* Start Given passage *

To solve the problem it is necessary to take into account the concepts of kinematic equations of motion and the work done by a body.
In the case of work, we know that it is defined by,
[tex]W = F * d[/tex]
Where,
F= Force
d = Distance
The distance in this case is a composition between number of steps and the height. Then,
[tex]d=h*N[/tex], for h as the height of each step and N number of steps.
On the other hand we have the speed changes, depending on the displacement and acceleration (omitting time)
[tex]V_f^2-V_i^2 = 2a\Delta X[/tex]
Where,
[tex]V_f =[/tex] Final velocity
[tex]V_i =[/tex] Initial Velocity
a = Acceleration
[tex]\Delta X =[/tex] Displacement
PART A) For the particular case of work we know then that,
[tex]W = F*d[/tex]
[tex]W = m*g*(h*N)[/tex]
[tex]W = 50*9.8*(0.3*30)[/tex]
[tex]W = 4.41kJ[/tex]
Therefore the Work to do that activity is 4.41kJ
PART B) To find the acceleration (from which we can later find the time) we start from the previously given equation,
[tex]V_f^2-V_i^2 = 2a\Delta X[/tex]
Here,
[tex]V_i = \frac{0.3*3}{1} = 0.90m/s\rightarrow[/tex]3 steps in one second
[tex]v_f = 0[/tex]
Replacing,
[tex]V_f^2-V_i^2 = 2a\Delta X[/tex]
[tex]0-0.9^2=2a(30*0.3)[/tex]
Re-arrange for a,
[tex]a = -\frac{0.9^2}{2*30*0.3}[/tex]
[tex]a = -45*10^{-3}m/s^2[/tex]
At this point we can calculate the time, which is,
[tex]t = \frac{\Delta V}{a}[/tex]
[tex]t = \frac{0-0.9}{-45*10^{-3}}[/tex]
[tex]t = 20s[/tex]
With time and work we can finally calculate the power
P = \frac{W}{t} = \frac{4.41}{20}
P = 0.2205kW

* End Given passage *
* Start Dataset excerpts *

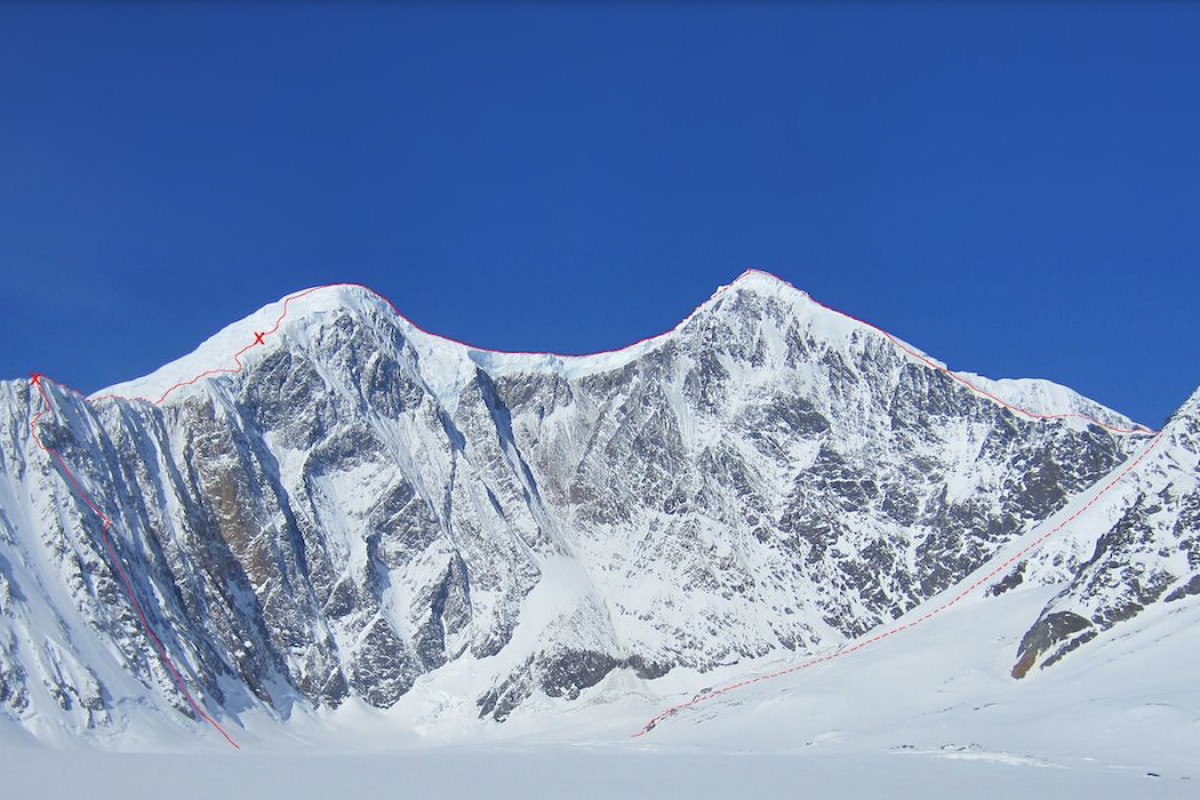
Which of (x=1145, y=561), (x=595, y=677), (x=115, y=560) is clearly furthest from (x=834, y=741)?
(x=115, y=560)

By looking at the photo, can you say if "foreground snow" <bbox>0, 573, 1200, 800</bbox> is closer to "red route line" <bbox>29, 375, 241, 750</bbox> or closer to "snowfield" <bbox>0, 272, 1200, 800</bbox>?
"snowfield" <bbox>0, 272, 1200, 800</bbox>

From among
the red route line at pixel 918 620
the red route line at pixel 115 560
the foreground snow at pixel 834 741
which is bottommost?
the foreground snow at pixel 834 741

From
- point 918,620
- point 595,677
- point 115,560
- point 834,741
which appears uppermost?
point 115,560

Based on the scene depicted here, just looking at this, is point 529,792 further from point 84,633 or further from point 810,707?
point 84,633

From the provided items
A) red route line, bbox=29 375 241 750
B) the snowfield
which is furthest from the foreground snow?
red route line, bbox=29 375 241 750

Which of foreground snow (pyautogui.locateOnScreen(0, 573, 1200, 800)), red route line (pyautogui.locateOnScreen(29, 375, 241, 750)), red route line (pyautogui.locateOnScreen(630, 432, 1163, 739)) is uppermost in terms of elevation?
red route line (pyautogui.locateOnScreen(29, 375, 241, 750))

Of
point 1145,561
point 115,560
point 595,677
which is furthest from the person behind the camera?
point 595,677

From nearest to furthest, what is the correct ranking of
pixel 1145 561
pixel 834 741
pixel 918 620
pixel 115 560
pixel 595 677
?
pixel 834 741, pixel 1145 561, pixel 115 560, pixel 918 620, pixel 595 677

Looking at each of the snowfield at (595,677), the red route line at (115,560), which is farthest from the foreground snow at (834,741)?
the red route line at (115,560)

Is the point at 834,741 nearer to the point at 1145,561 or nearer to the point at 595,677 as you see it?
the point at 1145,561

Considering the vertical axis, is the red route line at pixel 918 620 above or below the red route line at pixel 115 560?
below

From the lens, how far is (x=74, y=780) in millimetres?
67812

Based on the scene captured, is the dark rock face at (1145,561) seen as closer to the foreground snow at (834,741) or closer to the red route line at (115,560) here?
the foreground snow at (834,741)

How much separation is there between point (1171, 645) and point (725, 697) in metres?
62.5
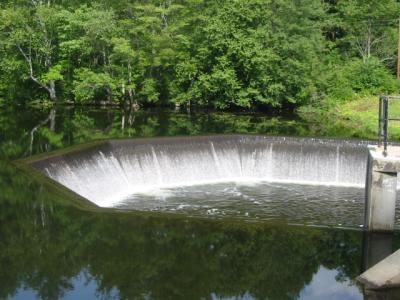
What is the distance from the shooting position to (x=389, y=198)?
9.66m

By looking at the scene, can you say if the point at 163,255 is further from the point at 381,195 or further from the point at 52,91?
the point at 52,91

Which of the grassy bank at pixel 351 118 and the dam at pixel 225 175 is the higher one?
the grassy bank at pixel 351 118

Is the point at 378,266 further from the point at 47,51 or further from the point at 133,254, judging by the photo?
the point at 47,51

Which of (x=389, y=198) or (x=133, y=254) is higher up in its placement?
(x=389, y=198)


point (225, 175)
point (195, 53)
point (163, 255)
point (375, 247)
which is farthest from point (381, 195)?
point (195, 53)

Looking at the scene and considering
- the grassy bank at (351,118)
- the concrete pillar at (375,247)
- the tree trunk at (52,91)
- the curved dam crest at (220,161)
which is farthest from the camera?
the tree trunk at (52,91)

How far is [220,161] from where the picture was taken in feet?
57.3

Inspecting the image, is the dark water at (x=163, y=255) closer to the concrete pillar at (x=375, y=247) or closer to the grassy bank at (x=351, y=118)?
the concrete pillar at (x=375, y=247)

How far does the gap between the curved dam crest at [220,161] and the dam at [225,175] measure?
0.10ft

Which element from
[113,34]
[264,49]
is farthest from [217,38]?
[113,34]

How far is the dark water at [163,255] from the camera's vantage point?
25.1 ft

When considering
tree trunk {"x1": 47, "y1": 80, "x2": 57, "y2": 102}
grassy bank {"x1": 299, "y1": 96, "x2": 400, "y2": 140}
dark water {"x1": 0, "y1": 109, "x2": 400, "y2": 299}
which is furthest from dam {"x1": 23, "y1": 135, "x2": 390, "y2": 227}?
tree trunk {"x1": 47, "y1": 80, "x2": 57, "y2": 102}

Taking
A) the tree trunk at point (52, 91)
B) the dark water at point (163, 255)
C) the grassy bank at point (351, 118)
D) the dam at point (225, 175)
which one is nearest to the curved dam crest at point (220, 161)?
the dam at point (225, 175)

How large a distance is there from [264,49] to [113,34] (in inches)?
307
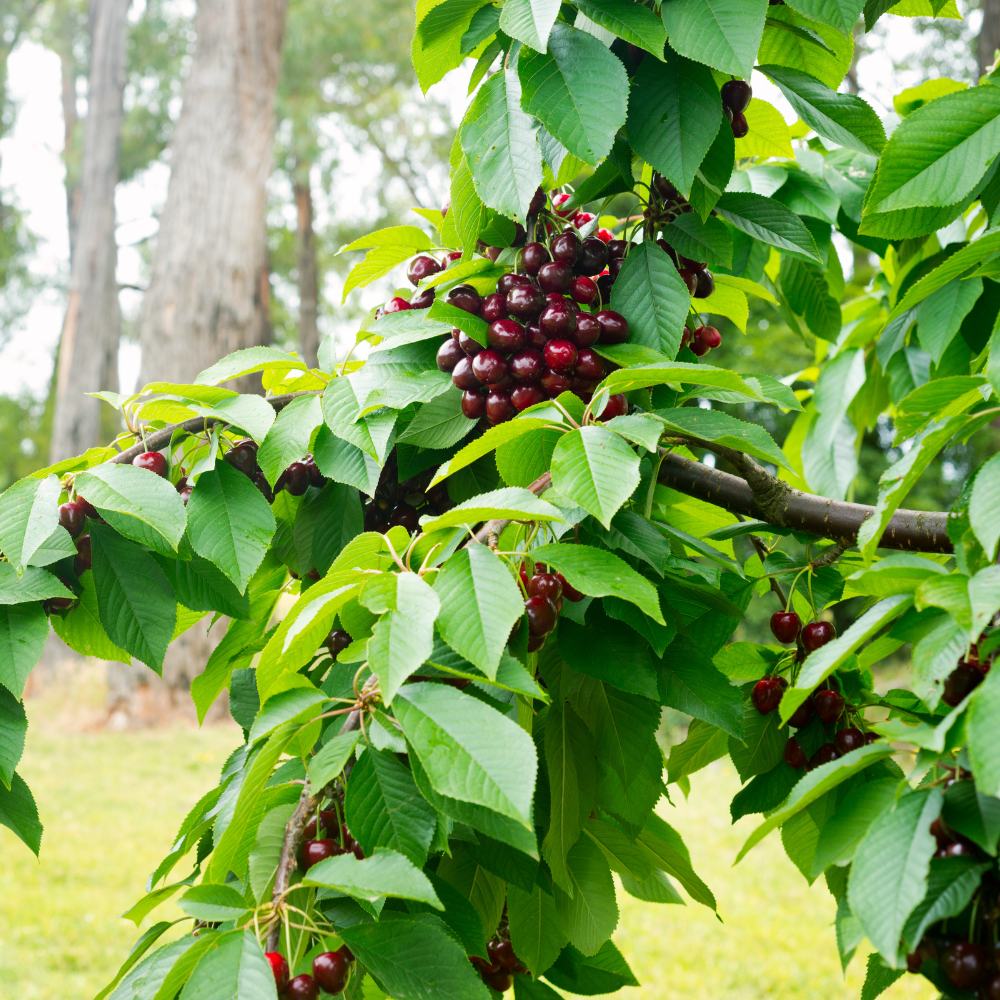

* End Dataset excerpts *

Work to complete:
1. In the worked solution on climbing the steps, how much work does Part A find?
2. Copy every line of the listing that contains the string "tree".

Outputs by task:
1. 4.41 kJ

2.
- the tree trunk at (52,91)
the tree trunk at (52,91)
tree trunk {"x1": 47, "y1": 80, "x2": 57, "y2": 102}
tree trunk {"x1": 47, "y1": 80, "x2": 57, "y2": 102}
A) the tree trunk at point (52, 91)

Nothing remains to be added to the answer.